Your tasks:
1. According to the transcript about Cameron Kasky and Lil Tay, how many gun laws have been passed since his group's activism began?
2. Return the passage of the transcript about Cameron Kasky and Lil Tay from "Jeff: Cameron has" to "from that perspective.", copied word for word.
3. Carry the transcript about Cameron Kasky and Lil Tay forward past its last line.

== Document section ==

Veronica: As for Cameron Kasky’s dad, Jeff, he’s got an inkling, I think, that all the social media activism and the strength his son has earned by engaging online has been a major education.

Jeff: Cameron has announced that he wants to make it honorable again to be a politician. And so far, in my observation of Cameron for seventeen years, when he wants something badly enough, it’s gonna happen, so I think that he and his friends, and when I say “him” I’m always talking about the whole March for Our Lives group, all twenty plus of them cause they’re all amazing. I believe that they’re going to create a situation wherein it’s honorable again to be a politician. And when that happens, then Cameron may decide at that point to jump in and try to affect the country from that perspective.

Veronica: Thing is, Cameron already has. Since his group’s activism began, more than fifty gun laws have been passed in more than twenty states. I think that’s something any dad could be proud of.

So, Manoush. I wanna bring you back in here. I know Cameron’s case is an extraordinary one but there are some universal truths there, right?

Manoush: You know, on the one hand, I don’t know that we can expect all teenagers or all parents to be quite so clear-minded about all of this. Cameron and his father obviously have a mission, and they are using the technology available to them very focused, laser focused, to get that message across. But for most people, for better and worse, that’s not necessarily what their life is like. Let’s hope none of us have to be thrust into that situation. But I do think on a more mundane day-to-day level, it’s not quite so clear cut, and that is the struggle that I hear when I speak to other parents and teenagers as well. Cameron has obviously taken a horrendous situation and has made his goals crystal clear and therefore anything that isn’t about life or death is superfluous to him, and I still hope there are teenagers out there who are dealing with more teenage, typically teenage problems.

Veronica: In Cameron’s case, parental supervision of online life is almost beside the point. This was a case where the online savvy of the young just carried the day. Cameron is a natural at using social media tools to better the world around him, but we know that not every kid has the same abilities. Not every child develops at the same rate, and not every child has access to adults modeling healthy behavior online and off. So, we’ve got a mini-story about the flip side of things. A story that left everybody wondering, “Where are the grown ups in this situation?”

Lil Tay: Lil Tay here ballin’ in LA. I dropped 200 rack on this car. I’ve been driving this around the Beverly Hills area. I’ve got no license-

Veronica: Those were the dulcet tones of Lil Tay. She built herself as the world’s youngest “flexer,” that’s the kind of internet celebrity that’s basically famous for bragging about their money and awesome lifestyle and-

Lil Tay: Everything here be designer: Gucci, Louis, Versace, and also, when I was six years old-

Veronica: Okay, we get it. She’s not lacking for self-confidence. And sure, the internet’s full of blowhards. What struck people here was that Lil Tay is a nine-year-old girl. She’s not even old enough to legally set up an Instagram account on her own. So, how did this all happen?

===
== Dataset ==

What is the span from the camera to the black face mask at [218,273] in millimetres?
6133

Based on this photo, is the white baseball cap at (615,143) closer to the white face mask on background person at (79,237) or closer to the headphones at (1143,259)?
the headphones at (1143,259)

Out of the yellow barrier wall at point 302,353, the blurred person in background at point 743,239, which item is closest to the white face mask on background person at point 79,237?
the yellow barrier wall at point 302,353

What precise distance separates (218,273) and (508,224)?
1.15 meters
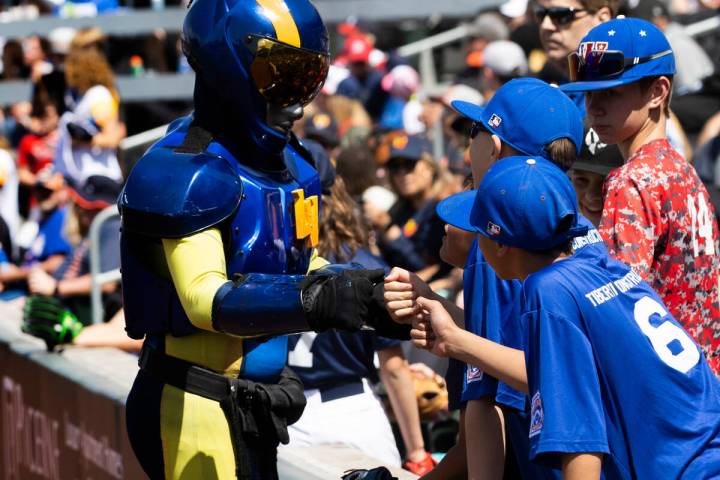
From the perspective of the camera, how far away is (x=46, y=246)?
8.79 m

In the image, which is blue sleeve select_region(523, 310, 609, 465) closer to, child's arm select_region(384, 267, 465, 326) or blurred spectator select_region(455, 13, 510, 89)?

===

Expected responses:
1. More than fifty gun laws, in more than twenty states.

2.
Jeff: Cameron has announced that he wants to make it honorable again to be a politician. And so far, in my observation of Cameron for seventeen years, when he wants something badly enough, it’s gonna happen, so I think that he and his friends, and when I say “him” I’m always talking about the whole March for Our Lives group, all twenty plus of them cause they’re all amazing. I believe that they’re going to create a situation wherein it’s honorable again to be a politician. And when that happens, then Cameron may decide at that point to jump in and try to affect the country from that perspective.

3.
When I was nine, the Lil Tays of the world wanted to be movie stars, maybe. But today that hunger for fame feels more immediate. A child might figure their phone can get them there if they can just get which photo filter makes them look the part. Before and after the Insta-famous stream began, though, it’s always parents who play a role in shaping expectations and values.

As Lil Tay’s audience exploded, the media doled out a stream of opinion pieces asking, “Where are the parents?” A lot of those pieces could be boiled down to a kind of moral panic. But, Alexandra Samuel had a subtler take. Alexandra writes a lot about family tech, she’s a regular contributor to publications like the Wall Street Journal and the Verge, and she saw something else going on here.

Alexandra: I mean, I really see the kind of Lil Tay backlash as the intersection of three phenomena that I observe again and again. One is just, we love to criticize parents in our culture. It’s hard to go a week without a new story about “Oh my gosh, this parent let her kid go to the park by herself,” or “Oh my gosh, this parent followed her kid to the park!” Right? Like we love criticizing other people’s parenting. So that’s phenomenon number one.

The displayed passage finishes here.